__Kumpulan Soal__.
A) Tolong salin bagian kutipan tentang The Able Art, mulai dari "Maklum, Tommy dan" dan berakhir pada "dan bisa berbagi.".
B) Rangkum kutipan tentang The Able Art dalam dua kalimat.

Maklum, Tommy dan Siane terhitung pemula dalam bisnis fesyen ini. Mereka berdua pun mengaku belajar banyak hal secara autodidak, mulai dari soal fesyen, bisnis, hingga desain. Beberapa produk akhirnya dihasilkan mereka, seperti tas, tote bag, pouch, hingga hijab. Tapi, sepasang hati ini akhirnya yakin dan bisa berbagi.

Gerakan ini membuat para seniman disabilitas merasa dihargai karya-karyanya dan menjadi lebih dikenal. Tak hanya itu, mereka pun makin lebih percaya diri lagi untuk berkarya. “Sebagian besar profit dari penjualan produk The Able Art akan dikembalikan kepada seniman bersangkutan. Sebagian kecil profitnya akan digunakan untuk memfasilitasi seniman-seniman difabel baru lainnya untuk bisa berkarya. Ini membantu para difabel agar mereka mempunyai kemampuan sendiri dan tidak bermental peminta-minta,” ungkap Tommy.

The Able Art memiliki konsep pembagian pendapatan berupa 55% untuk para pelukis sebagai royalti. Kemudian, 5% dari semua pendapatan pelukis disatukan dalam funding basket untuk dibelikan alat-alat melukis dan menggambar bagi para seniman yang mau belajar melukis. Menyishkan sebagian itu juga karena lukisan mereka yang belajar belum bisa direproduksi karena belum bisa dijual.

Lalu, 40% pendapatan digunakan untuk The Able Art sebagai keberlanjutan bisnis. “Lambang The Able Art adalah hati yang melambangkan kehidupan kita. Kalau lilin menggambarkan terang. Jadi, maknanya hidup kita itu harus menyala, sekecil apa pun cahayanya bagi teman-teman kita atau orang lain. Kita harus menjadi terang bagi sesama kita,” kata Tommy.

__Informasi yang Diberikan__.
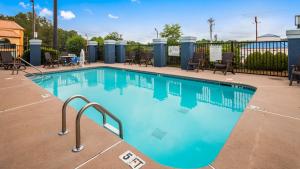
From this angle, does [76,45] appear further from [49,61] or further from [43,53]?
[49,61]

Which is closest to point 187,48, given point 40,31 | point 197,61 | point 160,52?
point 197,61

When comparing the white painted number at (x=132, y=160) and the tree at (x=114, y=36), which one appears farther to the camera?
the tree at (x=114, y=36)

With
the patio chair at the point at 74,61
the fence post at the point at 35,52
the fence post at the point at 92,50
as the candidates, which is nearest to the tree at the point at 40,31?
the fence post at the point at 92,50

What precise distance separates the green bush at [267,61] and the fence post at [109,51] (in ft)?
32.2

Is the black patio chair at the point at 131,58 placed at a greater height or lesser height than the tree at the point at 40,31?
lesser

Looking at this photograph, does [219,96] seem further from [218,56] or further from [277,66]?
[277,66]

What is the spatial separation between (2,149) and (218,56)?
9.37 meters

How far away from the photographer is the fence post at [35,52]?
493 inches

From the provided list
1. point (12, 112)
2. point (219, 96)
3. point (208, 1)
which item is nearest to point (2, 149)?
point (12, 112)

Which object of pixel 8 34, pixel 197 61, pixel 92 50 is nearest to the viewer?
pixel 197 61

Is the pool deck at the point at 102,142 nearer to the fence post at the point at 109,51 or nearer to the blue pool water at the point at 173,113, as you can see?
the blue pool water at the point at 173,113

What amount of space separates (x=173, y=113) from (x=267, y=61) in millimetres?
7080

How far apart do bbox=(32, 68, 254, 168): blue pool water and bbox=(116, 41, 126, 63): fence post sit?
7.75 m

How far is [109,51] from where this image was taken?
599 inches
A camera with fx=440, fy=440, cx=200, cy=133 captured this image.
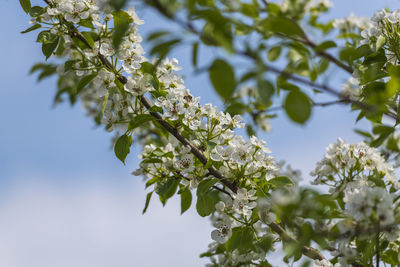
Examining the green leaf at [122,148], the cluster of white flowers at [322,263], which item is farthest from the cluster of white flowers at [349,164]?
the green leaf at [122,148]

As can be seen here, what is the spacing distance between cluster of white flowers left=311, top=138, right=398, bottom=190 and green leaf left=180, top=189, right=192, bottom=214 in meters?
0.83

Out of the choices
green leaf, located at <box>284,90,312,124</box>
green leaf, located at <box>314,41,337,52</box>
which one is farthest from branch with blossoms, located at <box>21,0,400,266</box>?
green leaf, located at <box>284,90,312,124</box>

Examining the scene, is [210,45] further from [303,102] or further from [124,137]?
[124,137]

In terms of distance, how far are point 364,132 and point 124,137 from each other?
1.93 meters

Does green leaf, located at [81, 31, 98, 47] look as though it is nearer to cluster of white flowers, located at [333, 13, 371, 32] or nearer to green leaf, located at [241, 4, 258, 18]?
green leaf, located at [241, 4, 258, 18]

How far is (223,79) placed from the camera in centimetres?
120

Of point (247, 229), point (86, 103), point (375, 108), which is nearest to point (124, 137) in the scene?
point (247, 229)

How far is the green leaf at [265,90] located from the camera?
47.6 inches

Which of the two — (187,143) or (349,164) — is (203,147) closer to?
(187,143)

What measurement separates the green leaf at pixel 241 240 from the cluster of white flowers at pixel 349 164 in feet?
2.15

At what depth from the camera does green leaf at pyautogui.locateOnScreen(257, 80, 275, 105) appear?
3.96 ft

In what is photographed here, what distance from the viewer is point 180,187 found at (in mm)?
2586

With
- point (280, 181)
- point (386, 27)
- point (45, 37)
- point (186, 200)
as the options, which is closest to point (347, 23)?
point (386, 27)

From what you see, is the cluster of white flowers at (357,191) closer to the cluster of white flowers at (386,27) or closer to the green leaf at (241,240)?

__Jawaban Soal__.
A)
Maklum, Tommy dan Siane terhitung pemula dalam bisnis fesyen ini. Mereka berdua pun mengaku belajar banyak hal secara autodidak, mulai dari soal fesyen, bisnis, hingga desain. Beberapa produk akhirnya dihasilkan mereka, seperti tas, tote bag, pouch, hingga hijab. Tapi, sepasang hati ini akhirnya yakin dan bisa berbagi.

B) Tommy dan Siane, pemula dalam bisnis fesyen yang belajar secara autodidak, menghasilkan produk seperti tas, tote bag, pouch, dan hijab, sementara gerakan The Able Art membuat seniman disabilitas lebih dihargai, dikenal, dan percaya diri untuk berkarya. Pendapatannya dibagi 55% sebagai royalti untuk para pelukis dan 40% untuk keberlanjutan bisnis, sedangkan 5% dari pendapatan pelukis dikumpulkan untuk membeli alat melukis dan menggambar bagi seniman yang mau belajar.